I know what i have to do but i'm so scared
This month i have reached a breaking point. The things my boyfriend does (and doesn't do) have accumulated to a point where i can no longer bare it.
I have reached a point where i want to break up.
My logical side knows he won't change and that i shouldn't expect him to. He is content with who he is and that is fine. But that means he isn't for me. And that it is best to let him go- not only for myself, but for him, because he deserves to be with someone who can wholly love him for who he is.
But my emotional side is scared and afraid. If we break up, i have to move back to my parents because i cannot fully financially support myself.
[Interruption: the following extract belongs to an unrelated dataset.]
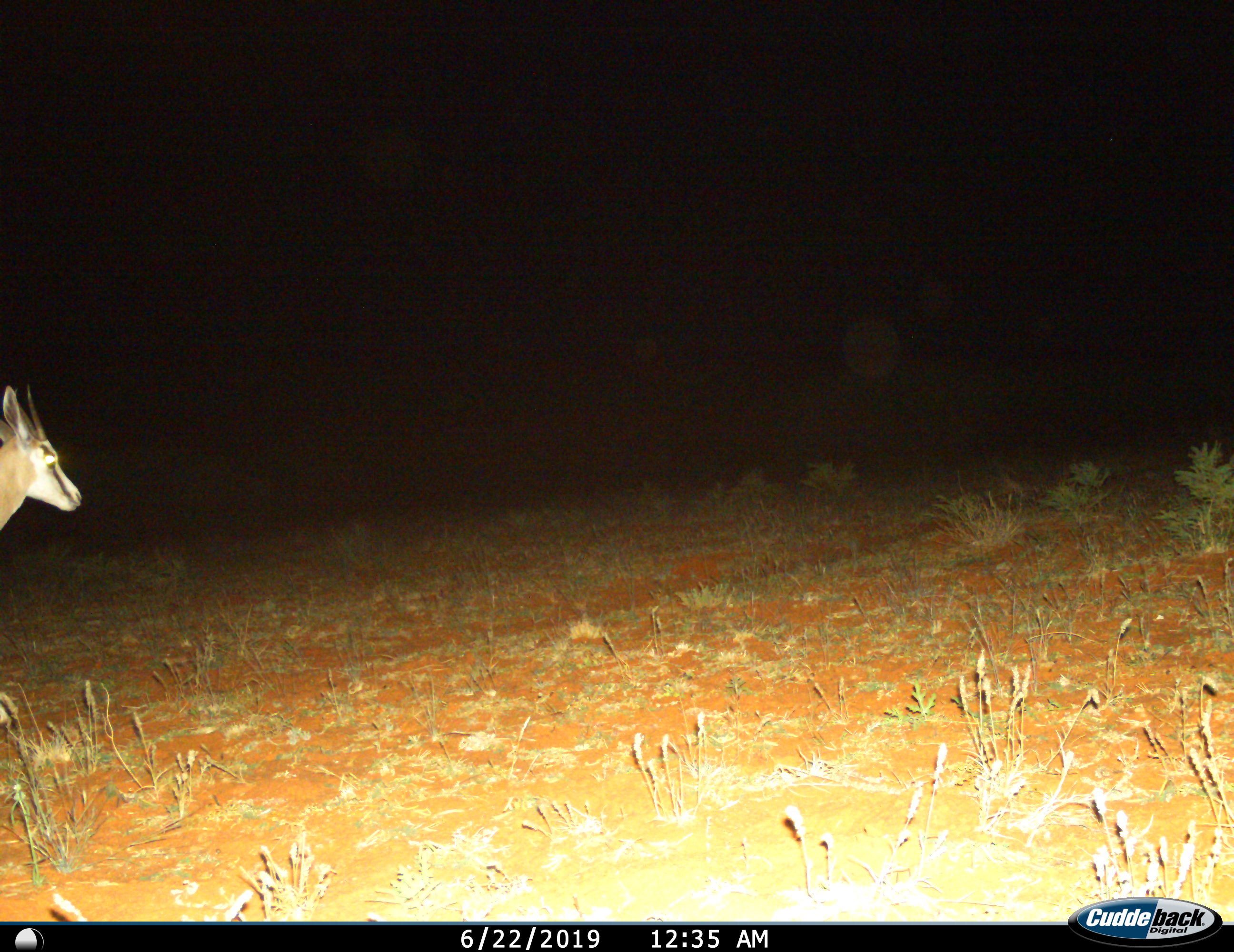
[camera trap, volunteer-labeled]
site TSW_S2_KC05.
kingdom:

My emotional side is afraid to leave him because we cuddle every night and that is exactly what i need; a body, to be held and to be loved, to not be alone and to be shown that someone cares, that someone can hold me close, that i am not a disgusting freak that everyone throws up from. He actually wants to be close to me, to touch me. He doesn't think i'm too ugly to be held close.
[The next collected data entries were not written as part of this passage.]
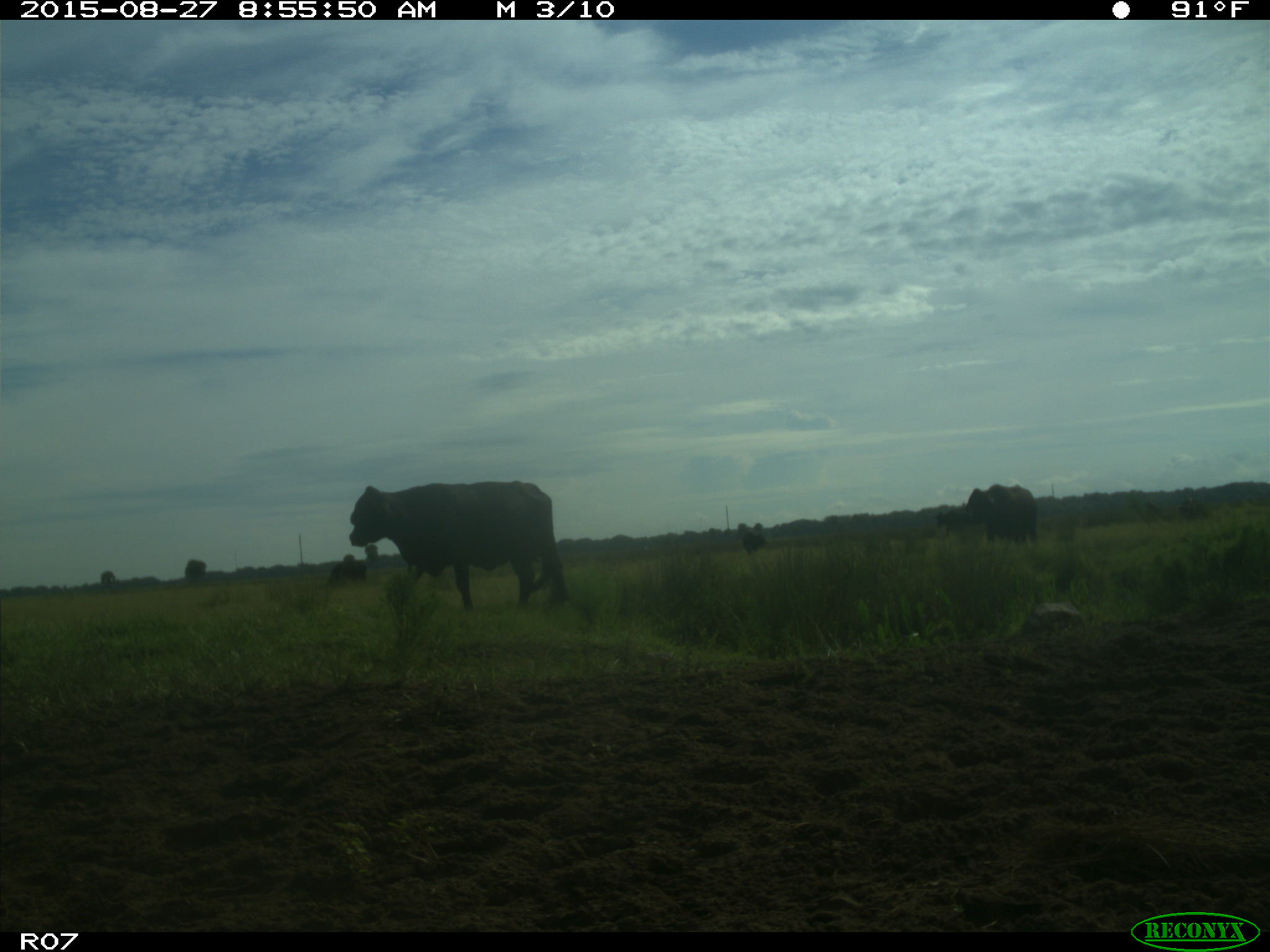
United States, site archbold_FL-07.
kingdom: Animalia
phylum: Chordata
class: Mammalia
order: Artiodactyla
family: Bovidae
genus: Bos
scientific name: Bos taurus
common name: domestic cow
I do not have friends. My relationship with my family is strained, it's not abusive and we love each other as a family but we are not on the best terms. I do not keep contact with my cousin/s. My boyfriend is all i have and i don't wanna leave it.
He also has like 5 videos or pictures of me during sex that he didn't ask me if it's ok to take. One or two i agreed to after we talked. Some of them might even have my face. Idk how to go about handling that. He is a good man and not an ass, but he has a vindictive streak and tendency to think unreasonably after he thinks he has been "victimized". and i'm afraid he might spread them after i break up with him because he feels like i wronged him with the breakup. He took them very early in the relationship and hasn't taken any since. I even forgot about them right after we talked about it back then, it didn't cross my mimd at all up until now. I was ok with them back then because it looked like we will be staying together for a loong time if not forever. Dumb of me, yes. But what do i even do now.